Different spaces
A telephone call yesterday confirmed that a lay reader from the neighbouring county could take a service usually taken by one from our own parish. “We are going out to Alberta.” she had said.
“The weather is good there in the fall,” I smiled.
“Indeed.” she has laughed, catching the allusion to Neil Young.
Is there a correlation between space and contentment? Do wide open rural acres lend themselves to a more mellow view of life? Or, if not mellowness, an inclination to let things be, to turn away from arguments, forget conflicts? Listen to the inimitable Neil Young singing “Four Strong Winds”, and there is a sense of geographical openness contributing to a sanguine mood.
Think I’ll go out to Alberta, weather’s good there in the fall.
Got some friends that I could go to workin’ for.
Yet I wish you’d change your mind, if I asked you one more time
But we’ve been through this a hundred times or more.
Only when visiting Canada is there a sense of the sheer vastness of the place. The whole of France would fit into Alberta and there would still be 100,000 square kilometres to spare, France has a population of 63 million, that of Alberta is just 3.6 million.
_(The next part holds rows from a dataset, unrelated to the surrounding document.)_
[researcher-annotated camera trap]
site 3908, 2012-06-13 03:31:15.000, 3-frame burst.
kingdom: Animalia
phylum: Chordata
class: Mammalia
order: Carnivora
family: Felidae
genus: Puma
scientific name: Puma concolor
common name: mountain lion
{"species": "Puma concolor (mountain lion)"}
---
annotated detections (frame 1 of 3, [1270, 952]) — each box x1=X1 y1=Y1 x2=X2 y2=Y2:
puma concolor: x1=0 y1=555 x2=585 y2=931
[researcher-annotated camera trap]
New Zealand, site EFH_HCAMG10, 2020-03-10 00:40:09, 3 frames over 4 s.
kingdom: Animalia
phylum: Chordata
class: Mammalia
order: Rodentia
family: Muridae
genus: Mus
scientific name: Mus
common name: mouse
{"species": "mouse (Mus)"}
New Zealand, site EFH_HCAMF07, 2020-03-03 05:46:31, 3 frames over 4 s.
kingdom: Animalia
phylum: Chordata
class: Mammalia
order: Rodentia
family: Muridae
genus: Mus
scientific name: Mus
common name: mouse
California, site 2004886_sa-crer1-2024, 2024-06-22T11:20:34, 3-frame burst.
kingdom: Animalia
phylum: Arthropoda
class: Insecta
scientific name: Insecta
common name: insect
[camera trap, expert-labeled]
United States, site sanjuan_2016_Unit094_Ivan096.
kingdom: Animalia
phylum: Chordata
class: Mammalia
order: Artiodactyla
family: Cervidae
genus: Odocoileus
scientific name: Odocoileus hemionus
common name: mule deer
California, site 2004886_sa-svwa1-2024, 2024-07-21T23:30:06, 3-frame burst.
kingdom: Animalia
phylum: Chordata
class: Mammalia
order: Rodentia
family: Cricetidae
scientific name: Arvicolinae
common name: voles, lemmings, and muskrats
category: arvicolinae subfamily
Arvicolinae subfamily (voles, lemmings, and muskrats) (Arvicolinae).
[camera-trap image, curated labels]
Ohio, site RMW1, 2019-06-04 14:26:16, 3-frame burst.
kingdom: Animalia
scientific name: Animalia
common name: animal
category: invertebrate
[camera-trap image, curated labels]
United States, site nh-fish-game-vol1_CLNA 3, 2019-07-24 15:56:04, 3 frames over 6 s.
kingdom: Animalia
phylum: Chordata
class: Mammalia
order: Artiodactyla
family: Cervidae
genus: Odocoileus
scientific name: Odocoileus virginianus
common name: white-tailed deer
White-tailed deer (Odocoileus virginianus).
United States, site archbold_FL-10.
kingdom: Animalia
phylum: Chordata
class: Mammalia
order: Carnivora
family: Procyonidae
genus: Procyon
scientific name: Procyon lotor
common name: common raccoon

The song’s journey to Alberta is a journey into a province that has two major cities surrounded by a vast spaciousness; space to work, space to be oneself, space not to worry, to be unconcerned, unburdened, free. The lyric expresses regret that things have turned out as they are – and an acceptance that what is done is done, that the past is unchangeable and demands now a letting go in an openness that will allow forgetfulness.
The greyness of the emotional autumn is contrasted with the sunshine of the provincial fall. A friend who spent thirty years in the hugeness of Ontario once complained of the darkness of Irish winters. It seemed an odd complaint, our latitudes were not so different. “It is not the night”, she explained, “it is the day. In Ontario there would be days of brilliant sunshine reflected by brilliant white snow; in Ireland the days are just grey, half-lit.”
Perhaps it is about more than spaciousness, perhaps it’s about direct engagement with the elemental world, a world unmediated by technology or human construction; there is a sense in nature of timelessness and the insignificance of the affairs of the human world. Every last person could be dead, and the trees would still stand, and the birds fly, and the autumn winds chill the September air.
Perhaps it is also about journeying, about covering physical ground, about placing actual, real distance between oneself and whatever it may one is travelling away from; even with 63 million people, France can still allow journeying and manage space. To stand at an anonymous service station, on the southbound carriageway of an autoroute, in the warmth of a fine autumn day, with only contentment ahead, would be a prospect as tempting as Alberta. A prospect so tempting that tomorrow evening we sail for Cherbourg.